[Extracted data entries]

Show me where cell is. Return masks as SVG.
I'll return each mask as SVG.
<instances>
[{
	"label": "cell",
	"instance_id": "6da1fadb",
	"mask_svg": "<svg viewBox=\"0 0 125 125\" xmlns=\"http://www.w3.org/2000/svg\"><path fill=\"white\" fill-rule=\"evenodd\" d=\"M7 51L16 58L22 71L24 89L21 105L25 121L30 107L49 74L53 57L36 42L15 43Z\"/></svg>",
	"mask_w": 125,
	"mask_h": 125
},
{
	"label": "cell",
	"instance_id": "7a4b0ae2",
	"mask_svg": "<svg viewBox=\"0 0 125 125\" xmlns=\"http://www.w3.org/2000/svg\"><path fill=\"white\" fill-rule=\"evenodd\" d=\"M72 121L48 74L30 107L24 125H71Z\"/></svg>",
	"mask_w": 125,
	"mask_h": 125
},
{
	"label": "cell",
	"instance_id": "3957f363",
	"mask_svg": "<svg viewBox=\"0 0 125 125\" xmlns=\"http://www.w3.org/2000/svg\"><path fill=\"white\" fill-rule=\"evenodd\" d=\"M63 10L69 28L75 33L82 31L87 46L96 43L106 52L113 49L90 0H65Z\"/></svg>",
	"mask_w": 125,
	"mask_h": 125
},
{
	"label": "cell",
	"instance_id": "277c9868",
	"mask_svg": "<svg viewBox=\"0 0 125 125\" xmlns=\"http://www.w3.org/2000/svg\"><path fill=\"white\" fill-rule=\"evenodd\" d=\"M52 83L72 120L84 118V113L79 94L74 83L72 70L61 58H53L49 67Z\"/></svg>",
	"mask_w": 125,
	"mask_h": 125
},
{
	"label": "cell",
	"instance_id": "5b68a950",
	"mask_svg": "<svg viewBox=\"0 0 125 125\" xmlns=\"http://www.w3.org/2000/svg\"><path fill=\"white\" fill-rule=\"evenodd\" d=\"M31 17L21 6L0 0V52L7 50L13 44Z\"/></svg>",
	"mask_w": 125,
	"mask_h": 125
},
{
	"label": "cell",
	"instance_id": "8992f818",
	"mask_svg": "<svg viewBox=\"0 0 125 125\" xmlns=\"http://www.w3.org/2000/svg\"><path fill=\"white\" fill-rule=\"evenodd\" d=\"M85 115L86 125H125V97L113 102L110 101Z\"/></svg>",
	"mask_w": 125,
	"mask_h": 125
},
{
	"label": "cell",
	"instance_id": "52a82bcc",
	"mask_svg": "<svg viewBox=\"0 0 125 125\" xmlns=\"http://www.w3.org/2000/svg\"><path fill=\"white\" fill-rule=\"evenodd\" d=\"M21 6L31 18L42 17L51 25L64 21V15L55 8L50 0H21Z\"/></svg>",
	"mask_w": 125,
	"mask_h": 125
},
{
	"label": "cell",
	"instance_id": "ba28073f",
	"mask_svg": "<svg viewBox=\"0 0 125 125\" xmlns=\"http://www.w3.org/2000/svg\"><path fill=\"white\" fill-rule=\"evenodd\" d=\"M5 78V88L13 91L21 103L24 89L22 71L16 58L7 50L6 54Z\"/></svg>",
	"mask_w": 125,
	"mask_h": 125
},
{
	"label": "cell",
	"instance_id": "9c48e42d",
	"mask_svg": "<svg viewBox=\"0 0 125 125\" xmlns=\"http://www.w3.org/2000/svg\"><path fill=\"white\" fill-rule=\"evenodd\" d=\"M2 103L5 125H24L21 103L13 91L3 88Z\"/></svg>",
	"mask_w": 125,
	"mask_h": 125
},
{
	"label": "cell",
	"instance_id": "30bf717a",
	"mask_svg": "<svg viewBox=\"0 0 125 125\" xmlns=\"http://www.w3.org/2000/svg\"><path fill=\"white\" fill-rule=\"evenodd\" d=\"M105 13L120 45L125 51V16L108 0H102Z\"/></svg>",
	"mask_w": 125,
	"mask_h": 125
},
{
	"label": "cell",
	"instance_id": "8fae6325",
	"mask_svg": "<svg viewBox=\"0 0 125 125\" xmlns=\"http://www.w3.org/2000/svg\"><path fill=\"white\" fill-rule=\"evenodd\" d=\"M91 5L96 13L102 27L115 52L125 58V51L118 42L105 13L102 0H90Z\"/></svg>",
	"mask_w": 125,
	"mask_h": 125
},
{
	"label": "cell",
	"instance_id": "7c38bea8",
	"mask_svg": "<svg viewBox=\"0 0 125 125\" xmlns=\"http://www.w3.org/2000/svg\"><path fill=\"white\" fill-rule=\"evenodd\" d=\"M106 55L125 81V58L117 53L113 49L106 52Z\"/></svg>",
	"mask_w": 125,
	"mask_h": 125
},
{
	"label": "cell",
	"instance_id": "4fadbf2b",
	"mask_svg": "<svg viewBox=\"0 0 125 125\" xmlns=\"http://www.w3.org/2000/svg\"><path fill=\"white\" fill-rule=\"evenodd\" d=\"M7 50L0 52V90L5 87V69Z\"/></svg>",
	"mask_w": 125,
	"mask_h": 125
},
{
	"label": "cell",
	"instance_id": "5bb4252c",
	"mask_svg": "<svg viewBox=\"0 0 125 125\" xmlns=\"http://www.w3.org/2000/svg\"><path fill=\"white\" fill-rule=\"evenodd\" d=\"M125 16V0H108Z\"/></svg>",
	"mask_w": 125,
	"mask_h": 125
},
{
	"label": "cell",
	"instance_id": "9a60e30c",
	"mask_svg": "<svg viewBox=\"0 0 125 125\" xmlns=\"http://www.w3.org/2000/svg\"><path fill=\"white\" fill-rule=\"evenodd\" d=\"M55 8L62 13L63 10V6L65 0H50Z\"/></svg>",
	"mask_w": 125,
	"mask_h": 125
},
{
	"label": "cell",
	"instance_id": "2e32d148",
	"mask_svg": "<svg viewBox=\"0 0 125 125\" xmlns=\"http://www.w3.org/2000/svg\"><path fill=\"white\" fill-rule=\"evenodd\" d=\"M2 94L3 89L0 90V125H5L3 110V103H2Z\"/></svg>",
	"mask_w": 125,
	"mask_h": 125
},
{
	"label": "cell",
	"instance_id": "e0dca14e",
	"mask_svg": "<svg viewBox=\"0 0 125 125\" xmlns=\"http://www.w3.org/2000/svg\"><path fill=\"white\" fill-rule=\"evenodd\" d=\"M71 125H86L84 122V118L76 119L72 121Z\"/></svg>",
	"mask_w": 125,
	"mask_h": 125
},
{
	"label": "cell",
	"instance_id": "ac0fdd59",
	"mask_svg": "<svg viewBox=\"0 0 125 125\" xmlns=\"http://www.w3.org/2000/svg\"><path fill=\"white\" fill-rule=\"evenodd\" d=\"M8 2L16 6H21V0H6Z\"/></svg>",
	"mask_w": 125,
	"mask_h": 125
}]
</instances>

GIVEN EXERCISE >>
Print all of the items above verbatim, leaving nothing out and changing nothing.

WRITTEN ANSWER >>
Show me where cell is. Return masks as SVG.
I'll return each mask as SVG.
<instances>
[{
	"label": "cell",
	"instance_id": "6da1fadb",
	"mask_svg": "<svg viewBox=\"0 0 125 125\" xmlns=\"http://www.w3.org/2000/svg\"><path fill=\"white\" fill-rule=\"evenodd\" d=\"M7 51L16 58L22 71L24 89L21 105L25 121L30 107L49 74L53 57L36 42L15 43Z\"/></svg>",
	"mask_w": 125,
	"mask_h": 125
},
{
	"label": "cell",
	"instance_id": "7a4b0ae2",
	"mask_svg": "<svg viewBox=\"0 0 125 125\" xmlns=\"http://www.w3.org/2000/svg\"><path fill=\"white\" fill-rule=\"evenodd\" d=\"M72 121L48 74L30 107L24 125H71Z\"/></svg>",
	"mask_w": 125,
	"mask_h": 125
},
{
	"label": "cell",
	"instance_id": "3957f363",
	"mask_svg": "<svg viewBox=\"0 0 125 125\" xmlns=\"http://www.w3.org/2000/svg\"><path fill=\"white\" fill-rule=\"evenodd\" d=\"M63 10L69 28L75 33L82 31L87 46L96 43L106 52L113 49L90 0H65Z\"/></svg>",
	"mask_w": 125,
	"mask_h": 125
},
{
	"label": "cell",
	"instance_id": "277c9868",
	"mask_svg": "<svg viewBox=\"0 0 125 125\" xmlns=\"http://www.w3.org/2000/svg\"><path fill=\"white\" fill-rule=\"evenodd\" d=\"M52 83L72 120L84 118V113L79 94L74 83L72 70L61 58H53L49 67Z\"/></svg>",
	"mask_w": 125,
	"mask_h": 125
},
{
	"label": "cell",
	"instance_id": "5b68a950",
	"mask_svg": "<svg viewBox=\"0 0 125 125\" xmlns=\"http://www.w3.org/2000/svg\"><path fill=\"white\" fill-rule=\"evenodd\" d=\"M31 17L21 6L0 0V52L7 50L13 44Z\"/></svg>",
	"mask_w": 125,
	"mask_h": 125
},
{
	"label": "cell",
	"instance_id": "8992f818",
	"mask_svg": "<svg viewBox=\"0 0 125 125\" xmlns=\"http://www.w3.org/2000/svg\"><path fill=\"white\" fill-rule=\"evenodd\" d=\"M85 115L86 125H125V97L113 102L110 101Z\"/></svg>",
	"mask_w": 125,
	"mask_h": 125
},
{
	"label": "cell",
	"instance_id": "52a82bcc",
	"mask_svg": "<svg viewBox=\"0 0 125 125\" xmlns=\"http://www.w3.org/2000/svg\"><path fill=\"white\" fill-rule=\"evenodd\" d=\"M21 6L31 18L42 17L51 25L64 21V15L55 8L50 0H21Z\"/></svg>",
	"mask_w": 125,
	"mask_h": 125
},
{
	"label": "cell",
	"instance_id": "ba28073f",
	"mask_svg": "<svg viewBox=\"0 0 125 125\" xmlns=\"http://www.w3.org/2000/svg\"><path fill=\"white\" fill-rule=\"evenodd\" d=\"M5 78V88L13 91L21 103L24 89L22 71L16 58L7 50L6 54Z\"/></svg>",
	"mask_w": 125,
	"mask_h": 125
},
{
	"label": "cell",
	"instance_id": "9c48e42d",
	"mask_svg": "<svg viewBox=\"0 0 125 125\" xmlns=\"http://www.w3.org/2000/svg\"><path fill=\"white\" fill-rule=\"evenodd\" d=\"M2 103L5 125H24L21 103L13 91L3 88Z\"/></svg>",
	"mask_w": 125,
	"mask_h": 125
},
{
	"label": "cell",
	"instance_id": "30bf717a",
	"mask_svg": "<svg viewBox=\"0 0 125 125\" xmlns=\"http://www.w3.org/2000/svg\"><path fill=\"white\" fill-rule=\"evenodd\" d=\"M105 13L120 45L125 51V16L108 0H102Z\"/></svg>",
	"mask_w": 125,
	"mask_h": 125
},
{
	"label": "cell",
	"instance_id": "8fae6325",
	"mask_svg": "<svg viewBox=\"0 0 125 125\" xmlns=\"http://www.w3.org/2000/svg\"><path fill=\"white\" fill-rule=\"evenodd\" d=\"M91 5L96 13L102 27L115 52L125 58V51L118 42L105 13L102 0H90Z\"/></svg>",
	"mask_w": 125,
	"mask_h": 125
},
{
	"label": "cell",
	"instance_id": "7c38bea8",
	"mask_svg": "<svg viewBox=\"0 0 125 125\" xmlns=\"http://www.w3.org/2000/svg\"><path fill=\"white\" fill-rule=\"evenodd\" d=\"M106 55L125 81V58L117 53L113 49L106 52Z\"/></svg>",
	"mask_w": 125,
	"mask_h": 125
},
{
	"label": "cell",
	"instance_id": "4fadbf2b",
	"mask_svg": "<svg viewBox=\"0 0 125 125\" xmlns=\"http://www.w3.org/2000/svg\"><path fill=\"white\" fill-rule=\"evenodd\" d=\"M7 50L0 52V90L5 87V69Z\"/></svg>",
	"mask_w": 125,
	"mask_h": 125
},
{
	"label": "cell",
	"instance_id": "5bb4252c",
	"mask_svg": "<svg viewBox=\"0 0 125 125\" xmlns=\"http://www.w3.org/2000/svg\"><path fill=\"white\" fill-rule=\"evenodd\" d=\"M125 16V0H108Z\"/></svg>",
	"mask_w": 125,
	"mask_h": 125
},
{
	"label": "cell",
	"instance_id": "9a60e30c",
	"mask_svg": "<svg viewBox=\"0 0 125 125\" xmlns=\"http://www.w3.org/2000/svg\"><path fill=\"white\" fill-rule=\"evenodd\" d=\"M55 8L62 13L63 10V6L65 0H50Z\"/></svg>",
	"mask_w": 125,
	"mask_h": 125
},
{
	"label": "cell",
	"instance_id": "2e32d148",
	"mask_svg": "<svg viewBox=\"0 0 125 125\" xmlns=\"http://www.w3.org/2000/svg\"><path fill=\"white\" fill-rule=\"evenodd\" d=\"M2 94L3 89L0 90V125H5L3 110V103H2Z\"/></svg>",
	"mask_w": 125,
	"mask_h": 125
},
{
	"label": "cell",
	"instance_id": "e0dca14e",
	"mask_svg": "<svg viewBox=\"0 0 125 125\" xmlns=\"http://www.w3.org/2000/svg\"><path fill=\"white\" fill-rule=\"evenodd\" d=\"M71 125H86L84 122V118L76 119L72 121Z\"/></svg>",
	"mask_w": 125,
	"mask_h": 125
},
{
	"label": "cell",
	"instance_id": "ac0fdd59",
	"mask_svg": "<svg viewBox=\"0 0 125 125\" xmlns=\"http://www.w3.org/2000/svg\"><path fill=\"white\" fill-rule=\"evenodd\" d=\"M8 2L16 6H21V0H6Z\"/></svg>",
	"mask_w": 125,
	"mask_h": 125
}]
</instances>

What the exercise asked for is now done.